Do you want the interior finishes to not show on the construction documents?
Do the Architectural staff and interior staff work in the same office / same environment?
Are you scheduling/doign quantity take offs of the interior finishes? Are there a lot of intense finishes?

The method youre usnig can work well, or (depending on the answers to some of the above) you could just add the finishes in to the wall types, and split face/paint the different tiles (obviously this only works if there arent a lot of different finishes, or youll have a ton of wall types). If you dont want to see them in certain documents, you can use a filter, or a workset not visible by default in each view, or a linked model, which again might depend on some answers to the other questions...

Richard Lopez
2008-09-02, 05:43 PM
Aaron,

Thank your input yes. I do want the Interior finishes to show up in the documents . Our staff does work in the same office and same environment and yes I do want to schedule and do quantity take offs. This confirm my approach to mentor my staff and continue to have them draw the two walls.

Thanks you

sbrown
2008-09-02, 09:23 PM
It all comes down to trust and compentancy(sp?). If your arch team trusts your ID team to modify the Arch wall types to add in finish layers, sweeps, etc. Then that is the "right" way. However this is in my opinion not practical for many reasons. 1 architects and ID work on 2 sep schedules usually, ID trailing behind. This causes problems if you as the Architect need to count on the ID having the right walls in at the right time. Visibility issues are a problem due to not beingable to turn off things embeded into wall types. So I like your approach of separate walls. I would take it one step further and make sure ALL interiors information is in a sep workset so the Arch team doesn't see it unless they want to. I would also have some identifier in your wall types so you can use filters to grey the arch walls on your id finish plans, and Arch can show your ID info as dashed where needed.

Rick Houle
2008-09-03, 12:03 PM
Our ID team is instructed to not modify anything that belongs to the arch. team.
They "skin" the materials as their own components (like you described Richard)
and they have their own workset.

The benefits of this method:
- ID folks are not to blame for anything that gets mucked up in the architecture.
- They work with multi-studios and it keeps the guesswork out of what they are trying to accomplish... (they dont know where else in the project a certain wall exists when they are just working on the lobby skins)
- Their schedule and objective is often on a different course than the arch. team.
- And, again, they don't get blamed for messing up ANY arch. work..!

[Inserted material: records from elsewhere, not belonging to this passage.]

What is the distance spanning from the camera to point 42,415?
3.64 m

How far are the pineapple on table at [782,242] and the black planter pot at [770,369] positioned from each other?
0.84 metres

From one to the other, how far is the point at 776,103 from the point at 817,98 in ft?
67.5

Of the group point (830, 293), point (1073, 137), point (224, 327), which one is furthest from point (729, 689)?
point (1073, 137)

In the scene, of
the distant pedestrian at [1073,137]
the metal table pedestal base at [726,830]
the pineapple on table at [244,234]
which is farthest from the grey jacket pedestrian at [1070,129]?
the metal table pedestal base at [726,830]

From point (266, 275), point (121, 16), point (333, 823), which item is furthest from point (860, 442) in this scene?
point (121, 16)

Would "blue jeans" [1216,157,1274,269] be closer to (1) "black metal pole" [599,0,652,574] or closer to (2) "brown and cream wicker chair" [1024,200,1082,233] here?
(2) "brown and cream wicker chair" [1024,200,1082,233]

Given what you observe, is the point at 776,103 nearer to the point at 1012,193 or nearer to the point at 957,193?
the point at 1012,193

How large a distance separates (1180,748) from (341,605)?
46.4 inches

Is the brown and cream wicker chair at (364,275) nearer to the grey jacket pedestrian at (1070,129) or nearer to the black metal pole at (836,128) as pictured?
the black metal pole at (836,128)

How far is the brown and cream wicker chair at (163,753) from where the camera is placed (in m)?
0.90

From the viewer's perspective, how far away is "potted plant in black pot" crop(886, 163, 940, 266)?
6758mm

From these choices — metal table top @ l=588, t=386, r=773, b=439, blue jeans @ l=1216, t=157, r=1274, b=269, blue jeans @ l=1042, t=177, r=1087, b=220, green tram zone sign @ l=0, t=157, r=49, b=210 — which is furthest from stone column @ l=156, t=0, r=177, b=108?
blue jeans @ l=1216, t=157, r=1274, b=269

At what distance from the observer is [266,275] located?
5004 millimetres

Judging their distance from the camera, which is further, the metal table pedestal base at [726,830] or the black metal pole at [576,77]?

(I hate to say, they also use old fashioned linework rather heavily. If they are not going to render it they are likely not going to model it. They have other means of scheduling in this approach... I'm slowly trying to break them of the habit.)

kreed
2008-09-04, 05:10 PM
Rick,
The approach you describe is exactly what we are trying to implement in our office. Unfortunately, we're also still having to have people draft in ACAD and import into Revit drafting views. I'll admit, it's more efficient for people still very new to Revit but I'm pretty sure that is what made our central file so large on one of our pilot projects.

Does anyone go to the extent of having ID work in a linked file with the arch model as their background? Proper workset management seems to be as hard to convince people to use as proper layer management was in the old days.

Scott Womack
2008-09-05, 10:06 AM
Rick,
The approach you describe is exactly what we are trying to implement in our office. Unfortunately, we're also still trying to break some people of the draft in ACAD and import into Revit drafting views. I'll admit, it's more efficient for people still very new to Revit but I'm pretty sure that is what made our central file so large on one of our pilot projects.

Does anyone go to the extent of having ID work in a linked file with the arch model as their background? Proper workset management seems to be as hard to convince people to use as proper layer management was in the old days.

Our firm does alot of collaboration work with other Architectural firms on large college projects. Linking in an Interiors file (or Shell and Core) has a unique set of issues with it. You can make the interior elevations, and finish plans etc appear as the ID has drawn them, except for one significant issue. None of the Interior elevation symbols, detail marks, callouts, etc. will appear. What I mean is that any reference that created a view, or references a view will not appear from the linked file. Those have to be "recreated" in the File that the Interiors is linked into. So you'd have to create the interiors views again in the file they are linked into in order to get their modifications to come through.:roll:

Rick Houle
2008-09-05, 11:27 AM
Unfortunately, we're also still trying to break some people of the draft in ACAD and import into Revit drafting views.

I know what you mean. My ID folks "draft" a lot also, but forutnately they do much of this drafting within Revit -- lines, lines, note blocks and lines... It is a cad-like way of using Revit, one i hope wears off as their BIM experience grows.